### TASKS
a - In the article on MIT's AI that models rooms through sound, rewrite the part that opens with the words containing "For example, when" and closes with "predict the outcome.", substituting "sense" for "impression".
b - Extend the article on MIT's AI that models rooms through sound, picking up right after its final sentence.

#### EXCERPTED PASSAGE ####

This AI Can Model The World Using Sound: Opening Up A Multimodal Metaverse

AI

AIs can be trained to do what they need to do, as long as they're trained right, and trained using the right data.

And researchers at Massachusetts Institute of Technology (MIT) have successfully created a machine learning (ML) model capable of predicting what a listener would hear in a variety of locations within a 3D space. This, should open up the possibility of creating a multimodal metaverse.

Just when the hype of the metaverse, marketed by Meta, the rebranded Facebook, with others have followed suit, this AI here is able to build up a picture of a 3D room in the same way people use sound to understand their environment.

When Meta's founder Mark Zuckerberg introduced "legs" using AI in order to make people in the metaverse look like real humans, this AI here should be able to make the metaverse a lot more immersive.

Partnering with IBM Watson AI Lab, the team at MIT first used the ML model to understand how any sound in a room will propagate through the space.

In a paper authored by Yilun Du, an MIT graduate student in the Department of Electrical Engineering and Computer Science (EECS) and Andrew Luo, a graduate student at Carnegie Mellon University (CMU), the researchers show how techniques similar to visual 3D modeling can be applied to acoustics.

At first, the team struggled with elements where sound and light diverge.

For example, when changing the location of the listener in a room, this can create a very different impression of the sound due to obstacles, the shape of the room, and nature of the sound. This makes it extremely difficult to predict the outcome.

To address this issue, according to its research page, the researchers developed their AI model to understand features of acoustics.

First, the source of the sound and the listener can swap places without change in what the listener hears, an by making all other things equal. The researchers also tweaked the system to understand that sound is specifically dependent on local features, such as obstacles in the way of the listener or sound.

"Most researchers have only focused on modeling vision so far. But as humans, we have multimodal perception. Not only is vision important, sound is also important. I think this work opens up an exciting research direction on better-utilizing sound to model the world," Du said, in a post at an MIT web page.

Using the approach, the neural acoustic field (NAF) AI model is fed both visual information and spectrograms of what a given audio sample sounds like at selected points in the area. This gave it the ability to predict what happens to the sound when the listener moves.

The end result is that the model was able to randomly sample points on that grid to learn the features at specific locations.

This happened because the AI is able to include inputs, like the proximity of a doorway, and make it a factor that strongly affects what that the listener would hear, relative to other geometric features that are further away on the other side of the room.

#### PROVIDED MATERIAL ####

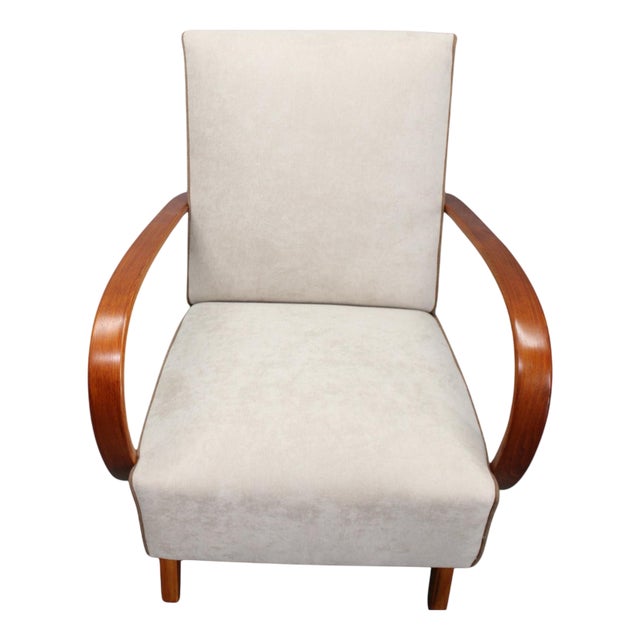 Art Deco Armchair from Jindřich Halabala, Czechoslovakia, 1940s For Sale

####

### ANSWERS FOR THE EXERCISE
a -
For example, when changing the location of the listener in a room, this can create a very different sense of the sound due to obstacles, the shape of the room, and nature of the sound. This makes it extremely difficult to predict the outcome.

b -
The end result, the AI is able to predict what the listener might hear from a specific acoustic stimulus based on their relative locations in the room.

AI
(a): Top down view of a room. (b): Walkable regions shown in grey. (c)-(f): Spatial acoustic field generated by an emitter placed at the red dot.

According to the research paper (PDF):

"By modeling acoustic propagation in a scene as a linear time-invariant system, NAFs learn to continuously map all emitter and listener location pairs to a neural impulse response function that can then be applied to arbitrary sounds. "

"We demonstrate that the continuous nature of NAFs enables us to render spatial acoustics for a listener at an arbitrary location, and can predict sound propagation at novel locations."

In most research and development, AIs are trained using images and videos.

This is because computer vision has become a field that is required for lots of things, primarily because of its immediate and obvious applications of building autonomous vehicles and others tools that can "see" the world as humans do.

But the researchers at MIT and IBM Watson AI Lab, they worked with sound in order to avoid the model's reliance on photometric consistency, a phenomenon where an object looks roughly the same regardless of where people are standing.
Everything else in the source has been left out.